Franca Doura, L’Après-Déluge, Motus et bouche cousue), roman, éditions Complicité,  2022, 154 p., 15 €.

Étrange livre que celui-ci, et pourtant familier…car c’est une véritable chambre d’échos. Échos qui se mêlent et se confondent, engendrant souvenirs et nostalgie, mais aussi des complicités toutes proches. Des parfums, des sons qui se confondent. Et le procédé choisi par l’auteure dans son usage du temps – des temps – n’y est pas pour peu de chose. Il s’agit, en effet, d’un journal qui progresse tantôt vers l’avant, tantôt vers l’arrière, et c’est ainsi que des éléments du passé, qui avaient été tenus cachés, brusquement se mettent au jour du présent, et viennent ainsi éclairer, d’une lumière pâle ou éclatante, des arrière-plans subreptices.

C’est aussi un roman de l’amitié, profonde, consubstantielle aux jeunes gens  de deux familles voisines, à Seneux, au bord de l’Ourtin. L’étrange, bien sûr, est quotidien, et le quotidien, tôt disparu, se mêle aux brumes du souvenir diffus, mais prêt à chaque instant à renaître au fil de ces rencontres de jeunes gens. Voilà dès l’abord un climat  créé, dans lequel le lecteur sans défense se sent enveloppé.. Car, mine de rien, ce roman très quotidien est un roman d’aventures, et excellent. Alexeï, réfugié d’origine russe, en est un peu l’étendard, tout comme François Seurel qui dit je dans le Grand Meaulnes. Porte-parole, étendard, mais qui a aussi son rôle à jouer comme personnage de premier plan: c’est lui qui lance des idées de jeux, de quêtes; c’est lui aussi qui protège les filles lorsque les garçons les malmènent par trop. Il se glisse derrière le dos de Franca Doura, et il continue à prendre la parole après son décès accidentel pour nous conter, mezzo voce, ce qui continue à arriver aux autres personnages.

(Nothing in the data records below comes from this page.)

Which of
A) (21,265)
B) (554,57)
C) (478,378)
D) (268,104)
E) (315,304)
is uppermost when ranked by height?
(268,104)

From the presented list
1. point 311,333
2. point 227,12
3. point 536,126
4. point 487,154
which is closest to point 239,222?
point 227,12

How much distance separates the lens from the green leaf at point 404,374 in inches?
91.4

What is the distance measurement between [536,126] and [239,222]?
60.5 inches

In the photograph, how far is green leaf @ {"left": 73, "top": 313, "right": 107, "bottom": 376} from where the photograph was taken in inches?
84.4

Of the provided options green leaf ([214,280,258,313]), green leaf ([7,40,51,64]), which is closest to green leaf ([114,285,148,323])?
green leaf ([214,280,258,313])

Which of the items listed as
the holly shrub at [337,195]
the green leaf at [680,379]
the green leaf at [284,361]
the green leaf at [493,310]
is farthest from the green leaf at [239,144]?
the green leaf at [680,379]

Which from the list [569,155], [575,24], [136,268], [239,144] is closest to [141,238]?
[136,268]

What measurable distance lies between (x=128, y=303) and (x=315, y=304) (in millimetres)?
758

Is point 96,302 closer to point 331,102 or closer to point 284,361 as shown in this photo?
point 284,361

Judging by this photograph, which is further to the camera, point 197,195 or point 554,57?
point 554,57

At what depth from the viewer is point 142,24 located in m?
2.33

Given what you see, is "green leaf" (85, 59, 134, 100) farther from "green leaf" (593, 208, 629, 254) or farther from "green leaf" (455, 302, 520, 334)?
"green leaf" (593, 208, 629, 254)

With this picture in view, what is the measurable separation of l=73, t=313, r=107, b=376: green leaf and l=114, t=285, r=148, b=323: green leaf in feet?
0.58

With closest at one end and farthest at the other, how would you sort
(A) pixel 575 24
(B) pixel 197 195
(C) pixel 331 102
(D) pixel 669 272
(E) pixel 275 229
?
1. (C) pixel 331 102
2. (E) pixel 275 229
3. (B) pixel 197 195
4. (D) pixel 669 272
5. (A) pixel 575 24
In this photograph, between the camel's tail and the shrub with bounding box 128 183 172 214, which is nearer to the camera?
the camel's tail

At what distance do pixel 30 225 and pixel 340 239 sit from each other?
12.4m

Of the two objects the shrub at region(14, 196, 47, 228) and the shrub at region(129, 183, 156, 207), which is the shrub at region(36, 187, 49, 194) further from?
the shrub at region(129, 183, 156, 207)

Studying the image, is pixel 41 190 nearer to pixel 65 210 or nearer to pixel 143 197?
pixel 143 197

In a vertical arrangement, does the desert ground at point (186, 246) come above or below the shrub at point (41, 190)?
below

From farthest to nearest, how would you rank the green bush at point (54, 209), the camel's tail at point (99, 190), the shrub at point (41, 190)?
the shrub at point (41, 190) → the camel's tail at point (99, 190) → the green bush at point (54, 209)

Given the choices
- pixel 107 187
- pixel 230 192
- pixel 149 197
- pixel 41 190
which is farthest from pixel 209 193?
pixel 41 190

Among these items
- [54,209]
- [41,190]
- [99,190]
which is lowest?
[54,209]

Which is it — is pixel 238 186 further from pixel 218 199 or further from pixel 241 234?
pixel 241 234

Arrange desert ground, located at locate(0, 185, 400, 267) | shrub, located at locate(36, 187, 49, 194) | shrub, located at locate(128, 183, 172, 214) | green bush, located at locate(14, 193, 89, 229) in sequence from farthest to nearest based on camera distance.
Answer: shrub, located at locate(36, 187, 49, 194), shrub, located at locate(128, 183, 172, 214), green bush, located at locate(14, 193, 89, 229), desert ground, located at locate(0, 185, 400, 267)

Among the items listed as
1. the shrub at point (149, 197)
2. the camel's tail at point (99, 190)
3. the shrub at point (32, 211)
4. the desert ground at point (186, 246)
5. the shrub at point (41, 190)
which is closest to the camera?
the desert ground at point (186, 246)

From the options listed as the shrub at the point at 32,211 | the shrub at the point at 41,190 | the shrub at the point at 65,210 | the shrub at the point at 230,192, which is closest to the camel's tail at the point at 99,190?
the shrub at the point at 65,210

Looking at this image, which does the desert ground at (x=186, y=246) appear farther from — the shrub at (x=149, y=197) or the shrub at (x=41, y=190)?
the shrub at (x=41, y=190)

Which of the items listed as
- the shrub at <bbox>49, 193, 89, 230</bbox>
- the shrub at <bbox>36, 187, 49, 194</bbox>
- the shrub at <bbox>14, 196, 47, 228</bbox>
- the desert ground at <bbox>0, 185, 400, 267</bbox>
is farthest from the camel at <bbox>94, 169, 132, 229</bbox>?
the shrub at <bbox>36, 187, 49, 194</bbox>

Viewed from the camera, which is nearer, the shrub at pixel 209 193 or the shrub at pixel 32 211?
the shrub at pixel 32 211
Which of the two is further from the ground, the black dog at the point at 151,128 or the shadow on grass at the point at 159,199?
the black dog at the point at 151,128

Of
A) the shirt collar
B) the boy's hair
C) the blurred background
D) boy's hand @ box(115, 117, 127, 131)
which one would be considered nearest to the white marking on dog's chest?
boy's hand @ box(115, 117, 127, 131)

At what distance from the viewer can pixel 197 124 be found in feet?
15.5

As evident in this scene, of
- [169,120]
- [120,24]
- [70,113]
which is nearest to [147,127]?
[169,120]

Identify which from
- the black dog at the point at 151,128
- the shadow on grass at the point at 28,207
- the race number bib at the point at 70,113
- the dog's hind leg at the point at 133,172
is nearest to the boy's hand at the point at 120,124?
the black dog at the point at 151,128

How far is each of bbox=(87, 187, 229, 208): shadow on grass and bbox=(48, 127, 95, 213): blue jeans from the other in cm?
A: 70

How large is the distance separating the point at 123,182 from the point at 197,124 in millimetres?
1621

Il y a aussi ceux que l’on pourrait appeler les intercesseurs, avec en tout premier lieu le Grand Meaulnes et son ami François. Mais la carte que l’on a sous les yeux n’est pas celle du Domaine disparu, c’est plutôt une carte du tendre qui ressemble, furioso, à la vie quotidienne, avec cette case blanche et vide encore, comme le centre de l’Afrique, jadis, avec ses terrae incognitae. Étrangement aussi, importée du pays adulte, Homère, son Iliade et son Odyssée. Avec le Grand Meaulnes et Ulysse, nous voilà, certes, au coeur des aventures, et il y faudrait Jacques Rivière, ou Jean-Yves Tadié pour en poursuivre l’étude…sans oublier Francis Dannemak pour les séances de cinéma. Mais  il suffit que le charme soit présent, pour que nous soyons pris et bien pris. Avec des moments poignants, ainsi Alexeï sur son lit d’hôpital, après l’accident, p.44, et c’est Emma qui répond à Nora: Tu te rappelles ta première pensée d’adulte, Emma, quand elle t’est venue? – Ma première pense d’adulte? – Oui. – Quand j’ai vu Alexeï tout bandagé à l’hôpital…je n’ai jamais pu oublier la main qui m’essorait au dedans, le fluide glacial dans tout le corps, c’était moins lui qui s’en allait que tout un pan inexploré de moi-même. Et, toujours entre Emma et Nora, cette scène douce-amère, cette sorte d‘allegria qui est, en quelque sorte, la marque de fabrique de l’adolescence, p.37: Nora et Emma ne se communiquent pas les sensations qui les poignent au ventre: abysses charnels où il est bon s’abandonner à l’heure des rêveries amoureuses. Emma va sur ses seize ans: l’âge tant attendu des films enfants non admis. L’âge où l’on se sent prendre existence. Il n’y a sans doute pas plus fondateur que cet âge-là. Elles se relayent pour repositionner avec mille précautions le tourne-disque sur  l’Adagio. Musique à jamais attachée à ce qui va suivre. Encore aujourd’hui, dès les premiers accords, l’Adagio d’Albinoni dévaste Emma qui continue de l’assimiler à un mauvais présage.

Oui, un livre à respirer, à humer plutôt qu’à lire.  Franca Doura, ne serait-elle pas, au fil des temps révolus et des paysages retrouvés, notre Circé l’Enchanteresse? Et, si cela se pouvait, et qu’il faut trouver malgré tout, l’Ourthe réconciliée?